Source records:
>>>>
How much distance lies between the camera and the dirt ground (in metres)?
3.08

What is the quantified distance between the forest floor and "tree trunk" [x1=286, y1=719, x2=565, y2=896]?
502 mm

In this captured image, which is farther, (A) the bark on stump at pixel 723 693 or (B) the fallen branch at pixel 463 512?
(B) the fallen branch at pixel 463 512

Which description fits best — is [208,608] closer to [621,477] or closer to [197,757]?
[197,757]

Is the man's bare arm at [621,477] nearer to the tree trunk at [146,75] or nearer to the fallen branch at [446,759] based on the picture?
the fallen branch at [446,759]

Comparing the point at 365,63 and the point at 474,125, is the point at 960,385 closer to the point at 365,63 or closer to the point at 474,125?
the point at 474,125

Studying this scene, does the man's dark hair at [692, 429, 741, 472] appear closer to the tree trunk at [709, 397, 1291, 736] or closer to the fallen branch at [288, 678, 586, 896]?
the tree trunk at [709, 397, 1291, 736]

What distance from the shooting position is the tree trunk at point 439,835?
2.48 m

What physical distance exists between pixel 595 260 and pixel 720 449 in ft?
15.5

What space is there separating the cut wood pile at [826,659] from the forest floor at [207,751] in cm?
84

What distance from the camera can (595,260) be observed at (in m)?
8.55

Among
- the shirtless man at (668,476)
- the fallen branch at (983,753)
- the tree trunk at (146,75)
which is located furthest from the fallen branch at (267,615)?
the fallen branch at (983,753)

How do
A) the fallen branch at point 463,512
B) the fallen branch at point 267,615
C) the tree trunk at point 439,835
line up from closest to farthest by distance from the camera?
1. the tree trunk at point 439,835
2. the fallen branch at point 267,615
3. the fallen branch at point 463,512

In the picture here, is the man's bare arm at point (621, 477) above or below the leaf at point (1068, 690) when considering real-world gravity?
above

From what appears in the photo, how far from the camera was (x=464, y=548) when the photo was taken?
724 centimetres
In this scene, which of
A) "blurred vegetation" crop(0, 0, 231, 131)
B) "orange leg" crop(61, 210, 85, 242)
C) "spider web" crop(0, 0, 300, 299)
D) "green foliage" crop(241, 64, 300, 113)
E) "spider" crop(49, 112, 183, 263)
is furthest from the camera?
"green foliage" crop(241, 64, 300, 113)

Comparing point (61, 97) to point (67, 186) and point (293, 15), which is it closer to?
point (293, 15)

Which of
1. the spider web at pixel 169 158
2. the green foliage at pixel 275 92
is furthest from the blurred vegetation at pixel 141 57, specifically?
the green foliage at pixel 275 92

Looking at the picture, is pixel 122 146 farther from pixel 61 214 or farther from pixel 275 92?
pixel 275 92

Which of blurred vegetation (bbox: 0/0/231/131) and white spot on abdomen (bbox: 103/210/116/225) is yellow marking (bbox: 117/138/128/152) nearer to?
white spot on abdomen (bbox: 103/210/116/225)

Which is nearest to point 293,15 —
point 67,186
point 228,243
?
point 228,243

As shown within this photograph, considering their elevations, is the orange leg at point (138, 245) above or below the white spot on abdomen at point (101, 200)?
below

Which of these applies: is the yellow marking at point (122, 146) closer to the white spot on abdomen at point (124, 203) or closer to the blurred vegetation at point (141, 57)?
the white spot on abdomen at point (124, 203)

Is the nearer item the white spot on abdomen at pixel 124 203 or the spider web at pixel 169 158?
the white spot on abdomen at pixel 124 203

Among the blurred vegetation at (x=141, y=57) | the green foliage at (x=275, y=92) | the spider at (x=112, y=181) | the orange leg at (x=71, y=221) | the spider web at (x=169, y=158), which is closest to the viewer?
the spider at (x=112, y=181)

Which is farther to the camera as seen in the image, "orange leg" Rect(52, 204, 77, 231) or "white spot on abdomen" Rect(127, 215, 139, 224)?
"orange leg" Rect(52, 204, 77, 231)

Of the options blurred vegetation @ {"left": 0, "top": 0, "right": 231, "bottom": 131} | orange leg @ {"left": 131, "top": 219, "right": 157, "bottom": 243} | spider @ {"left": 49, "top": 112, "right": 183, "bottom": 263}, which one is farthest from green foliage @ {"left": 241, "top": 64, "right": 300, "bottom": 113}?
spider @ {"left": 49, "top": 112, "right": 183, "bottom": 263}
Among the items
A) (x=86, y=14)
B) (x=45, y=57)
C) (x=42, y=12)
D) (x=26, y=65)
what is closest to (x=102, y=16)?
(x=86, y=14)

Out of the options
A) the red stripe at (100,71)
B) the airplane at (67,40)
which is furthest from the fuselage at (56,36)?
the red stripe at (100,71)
<<<<
-- Task requirements --
Repeat all the records. Match each line exactly.

-- Output below --
How much distance lies between the camera and the dirt ground (in metres)?
3.08

What is the quantified distance between the forest floor and "tree trunk" [x1=286, y1=719, x2=565, y2=896]?
502 mm

In this captured image, which is farther, (A) the bark on stump at pixel 723 693 or (B) the fallen branch at pixel 463 512?
(B) the fallen branch at pixel 463 512

Which description fits best — is [208,608] closer to [621,477] or closer to [197,757]?
[197,757]

Is the man's bare arm at [621,477] nearer to the tree trunk at [146,75] or nearer to the fallen branch at [446,759] based on the picture?
the fallen branch at [446,759]

Comparing the point at 365,63 and the point at 474,125, is the point at 960,385 closer to the point at 365,63 or closer to the point at 474,125?
the point at 474,125

Studying this scene, does the man's dark hair at [692, 429, 741, 472] appear closer to the tree trunk at [709, 397, 1291, 736] or closer to the fallen branch at [288, 678, 586, 896]?
the tree trunk at [709, 397, 1291, 736]

What distance from the shooting position is the tree trunk at point 439,835?
2.48 m

What physical distance exists between pixel 595 260 and pixel 720 449 in ft?
15.5

What space is there separating the cut wood pile at [826,659] from the forest floor at [207,751] in cm?
84

What distance from the camera can (595,260) be observed at (in m)?
8.55

Among
- the shirtless man at (668,476)
- the fallen branch at (983,753)
- the tree trunk at (146,75)
which is located furthest from the fallen branch at (267,615)?
the fallen branch at (983,753)

How do
A) the fallen branch at point 463,512
B) the fallen branch at point 267,615
C) the tree trunk at point 439,835
line up from closest to farthest by distance from the camera?
1. the tree trunk at point 439,835
2. the fallen branch at point 267,615
3. the fallen branch at point 463,512

In the picture here, is the man's bare arm at point (621, 477) above or below the leaf at point (1068, 690) when considering real-world gravity?
above

From what appears in the photo, how far from the camera was (x=464, y=548) when the photo was taken?
724 centimetres
In this scene, which of
A) "blurred vegetation" crop(0, 0, 231, 131)
B) "orange leg" crop(61, 210, 85, 242)
C) "spider web" crop(0, 0, 300, 299)
D) "green foliage" crop(241, 64, 300, 113)
E) "spider" crop(49, 112, 183, 263)
is furthest from the camera?
"green foliage" crop(241, 64, 300, 113)

Comparing point (61, 97) to point (67, 186) and point (293, 15), which is it closer to?
point (293, 15)

Which of
1. the spider web at pixel 169 158
2. the green foliage at pixel 275 92
is furthest from the blurred vegetation at pixel 141 57, specifically?
the green foliage at pixel 275 92

Looking at the picture, is pixel 122 146 farther from pixel 61 214 or farther from pixel 275 92?
pixel 275 92

Which of blurred vegetation (bbox: 0/0/231/131) and white spot on abdomen (bbox: 103/210/116/225) is yellow marking (bbox: 117/138/128/152) nearer to?
white spot on abdomen (bbox: 103/210/116/225)

Which is nearest to point 293,15 —
point 67,186
point 228,243
?
point 228,243

As shown within this photograph, considering their elevations, is the orange leg at point (138, 245) above or below the white spot on abdomen at point (101, 200)?
below

Which of these applies: is the yellow marking at point (122, 146) closer to the white spot on abdomen at point (124, 203) or closer to the blurred vegetation at point (141, 57)?
the white spot on abdomen at point (124, 203)

Is the nearer item the white spot on abdomen at pixel 124 203 or the spider web at pixel 169 158?
the white spot on abdomen at pixel 124 203

Among the blurred vegetation at (x=141, y=57) | the green foliage at (x=275, y=92) | the spider at (x=112, y=181) | the orange leg at (x=71, y=221) | the spider web at (x=169, y=158), which is closest to the viewer?
the spider at (x=112, y=181)

Which is farther to the camera as seen in the image, "orange leg" Rect(52, 204, 77, 231) or "white spot on abdomen" Rect(127, 215, 139, 224)?
"orange leg" Rect(52, 204, 77, 231)

Of the options blurred vegetation @ {"left": 0, "top": 0, "right": 231, "bottom": 131} | orange leg @ {"left": 131, "top": 219, "right": 157, "bottom": 243} | spider @ {"left": 49, "top": 112, "right": 183, "bottom": 263}, which one is farthest from green foliage @ {"left": 241, "top": 64, "right": 300, "bottom": 113}?
spider @ {"left": 49, "top": 112, "right": 183, "bottom": 263}
Among the items
A) (x=86, y=14)
B) (x=45, y=57)
C) (x=42, y=12)
D) (x=26, y=65)
what is closest to (x=102, y=16)?
(x=86, y=14)

Out of the options
A) the red stripe at (100,71)
B) the airplane at (67,40)
which is furthest from the fuselage at (56,36)?
the red stripe at (100,71)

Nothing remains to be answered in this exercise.